**Tâche assignée:** Selon le texte sur la recomposition politique en France, quel est le montant approximatif de la bulle immobilière détenue par les Français ?

**Section texte:**
○ ○ ○ ○

Dans un mouvement à double détente, de la marginalisation des partis traditionnels en 2017 à l’irruption populaire en 2018, la France a rejoint le mouvement de recomposition politique à l’œuvre dans la plupart des pays occidentaux. La diversité des causes immédiates et les idiosyncrasies nationales dans les formes de la crise ne doivent pas masquer l’unité des causes profondes : aucune innovation politique n’a sérieusement répondu aux bouleversements auxquels nos sociétés sont exposées depuis un demi-siècle.
Depuis la rupture monétaire de 1971 un nouveau développement du capitalisme, fondé sur l’expansion prodigieuse du crédit, bouleverse les règles sociales d’accession à la richesse. Effets de richesse et endettement y sont consubstantiellement liés. Il y a des gagnants et des perdants ; rien d’extraordinaire à l’échelle de l’histoire, encore faut-il s’en occuper. Les cris de scandale face aux crises et à l’aggravation des inégalités ne règlent en rien la question politique qui, de toute éternité, interroge les sociétés : quel partage équitable de la valeur, c’est-à-dire perçu comme tel par un nombre suffisant de citoyens ? Le gouvernement s’interdit toute réflexion sur les effets de richesse laissés aux particuliers par peur d’une ruine électorale (par ailleurs probable). Les Français ont en dépôt une bulle immobilière d’environ 1000 milliards d’euros, très inégalement répartie, conséquence mécanique de l’économie d’endettement. Il n’y a dans le même temps aucune solution à l’endettement public, ce qui signifie que tout projet politique d’ampleur est mort-né. Cette impasse est parfaitement perçue, elle nourrit la contestation.

○ ○ ○ ○

**Section données:**

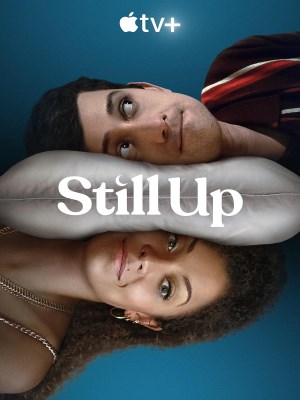 Xem phim Still Up - Những Đêm Không Ngủ 2023 Full HD Vietsub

○ ○ ○ ○

**Résultat ci-dessous:** Environ 1000 milliards d’euros.